Postmortem: e-Transfer Outage on July 14th | INC146221 - P1
Summary:
On Wednesday, July 13th Central 1 released an update to our ActiveMQ servers used for queueing e-Transfers. The update caused a memory problem resulting in two outages on July 13th and 14th. The change was rolled back at 12:15 a.m. PT on July 15th recovering service stability.
Postmortem:
On Wednesday, July 13th Central 1 deployed changes to digital banking (CHG125476) and the Real Time Engine (RTE, CHG125440) to support an ActiveMQ upgrade. After the change was completed the memory consumption increased (PRB010947), causing several e-Transfer outages (MD, Forge, API, EEA) within the next 24 hours. Each outage was resolved by restarting services (ActiveMQ and PSA servers).

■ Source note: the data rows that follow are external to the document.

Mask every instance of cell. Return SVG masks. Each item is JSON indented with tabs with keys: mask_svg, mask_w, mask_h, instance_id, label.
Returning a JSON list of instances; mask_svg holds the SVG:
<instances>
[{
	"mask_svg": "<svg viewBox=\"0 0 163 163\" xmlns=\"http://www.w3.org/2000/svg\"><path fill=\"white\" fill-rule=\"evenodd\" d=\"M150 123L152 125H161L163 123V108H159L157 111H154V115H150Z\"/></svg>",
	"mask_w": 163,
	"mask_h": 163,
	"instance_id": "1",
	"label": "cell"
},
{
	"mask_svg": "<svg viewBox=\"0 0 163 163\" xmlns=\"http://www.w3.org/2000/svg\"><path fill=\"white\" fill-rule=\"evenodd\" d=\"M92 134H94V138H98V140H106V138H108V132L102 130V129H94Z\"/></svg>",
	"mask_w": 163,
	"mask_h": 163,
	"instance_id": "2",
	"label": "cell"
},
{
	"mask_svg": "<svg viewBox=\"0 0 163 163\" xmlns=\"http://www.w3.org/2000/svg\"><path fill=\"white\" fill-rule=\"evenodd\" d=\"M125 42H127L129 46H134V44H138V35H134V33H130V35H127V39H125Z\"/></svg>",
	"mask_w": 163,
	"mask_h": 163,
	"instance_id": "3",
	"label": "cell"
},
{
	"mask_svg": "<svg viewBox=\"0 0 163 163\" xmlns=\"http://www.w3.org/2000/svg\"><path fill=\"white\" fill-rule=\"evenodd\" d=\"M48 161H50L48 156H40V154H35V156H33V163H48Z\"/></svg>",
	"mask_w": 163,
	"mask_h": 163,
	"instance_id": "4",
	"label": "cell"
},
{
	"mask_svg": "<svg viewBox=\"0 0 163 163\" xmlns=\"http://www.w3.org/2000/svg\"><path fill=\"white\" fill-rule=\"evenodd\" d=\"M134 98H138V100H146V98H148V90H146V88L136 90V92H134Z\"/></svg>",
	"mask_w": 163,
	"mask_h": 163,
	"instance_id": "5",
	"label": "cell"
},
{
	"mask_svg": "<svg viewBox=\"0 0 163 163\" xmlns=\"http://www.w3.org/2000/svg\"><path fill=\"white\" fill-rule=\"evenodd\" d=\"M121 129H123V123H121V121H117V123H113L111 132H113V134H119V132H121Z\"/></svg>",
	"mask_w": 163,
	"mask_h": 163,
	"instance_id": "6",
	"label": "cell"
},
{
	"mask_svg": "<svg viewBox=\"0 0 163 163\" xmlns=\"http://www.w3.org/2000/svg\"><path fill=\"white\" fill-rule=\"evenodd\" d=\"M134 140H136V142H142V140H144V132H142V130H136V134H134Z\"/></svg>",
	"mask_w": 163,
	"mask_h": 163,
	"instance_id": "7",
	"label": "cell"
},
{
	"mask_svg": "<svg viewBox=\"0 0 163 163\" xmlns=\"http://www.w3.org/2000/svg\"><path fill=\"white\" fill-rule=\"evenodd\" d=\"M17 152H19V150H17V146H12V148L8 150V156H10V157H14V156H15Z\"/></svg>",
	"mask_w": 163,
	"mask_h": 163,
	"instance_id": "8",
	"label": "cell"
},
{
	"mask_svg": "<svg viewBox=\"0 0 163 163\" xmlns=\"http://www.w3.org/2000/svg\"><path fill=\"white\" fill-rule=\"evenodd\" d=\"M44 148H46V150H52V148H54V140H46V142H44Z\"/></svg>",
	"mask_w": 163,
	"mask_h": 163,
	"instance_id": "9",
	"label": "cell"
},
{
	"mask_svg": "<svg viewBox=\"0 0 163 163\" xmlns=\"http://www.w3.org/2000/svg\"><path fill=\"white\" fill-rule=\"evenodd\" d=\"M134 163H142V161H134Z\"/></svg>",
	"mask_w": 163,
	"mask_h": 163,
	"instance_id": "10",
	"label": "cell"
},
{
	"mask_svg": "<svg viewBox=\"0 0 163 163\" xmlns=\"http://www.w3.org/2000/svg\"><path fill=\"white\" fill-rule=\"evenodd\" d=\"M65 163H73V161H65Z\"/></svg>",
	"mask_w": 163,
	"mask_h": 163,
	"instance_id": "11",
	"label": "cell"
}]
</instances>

After the rollback at 12:15 a.m. PT (3:15 a.m. ET) services were closely monitored throughout the 15th, with no spike in memory consumption or resources observed.
The point of failure was configurations in the ActiveMQ causing memory to fill to the point of server failure. A change was made to separate out the batch processing with online e-Transfer in the ActiveMQ (CHG126835) which has reduced memory consumption to acceptable levels.
Impact Assessment:
Affected Service(s): e-Transfers (V3.4 and lower)
Affected FI’s: All e-Transfer customers
Affected End Members: Estimated to be between 4-6k e-Transfer impacted
Impact windows: A total of 1 hour and 7 minutes
Central 1 Actions:
PRB010947 – ActiveMQ memory consumption root cause analysis – PS Software
Due Date: November 2022
RITM319782 – Improve QA performance testing for ActiveMQ changes– JR
Due Date: December 2023
• Need ways to improve our performance testing (capacity). Crash testing | testing limits of the system.
RITM319783 - Add the JMX Heap Memory monitoring to ongoing 24x7 alerting – Andrew
Due Date: December 2023
• Tried to set it up – created a bunch of false alarms – need to be tuned
• Start just by graphing the buckets
RITM319784 – Improve our release strategy to not complete changes in tandem – JR
Due Date: December 2023
• Decoupled the changes to for less complexity in releases/less dependencies.
RITM319785 – Improve monitoring of the e-Transfers service – Andrew
Due Date: December 2023
• Add the JMX Heap Memory monitoring to ongoing 24x7 alerting
• Add new/lower threshold monitoring for memory
RITM319787 – ActiveMQ Improvements – Andrew/Daryl
Due Date: December 2023
• Trace Logging - Move to dedicated consumer/MQ
• Consumer Capacity Management
• Tune the Heap/GC (20G heap is very big)
• Move towards 'Managed Active MQ on AWS/Azure
I apologies for the impact to your members e-Transfer service this incident caused. Part of Central 1’s Operational Excellence commitment is to improve our post-production testing of our releases. We know the actions we are taking from this postmortem will help to immediately mitigate incident impacts from servers’ releases like the ActiveMQ.
Central 1 completes a significant amount of testing for all of our Digital Banking core releases to help ensure we deploy bug free code mitigating unintended incidents from occurring. We will continue to strive for bug free releases. If you have any questions from this incident, please don’t hesitate to reach out to me.
Jason Seale
Director, Client Support Services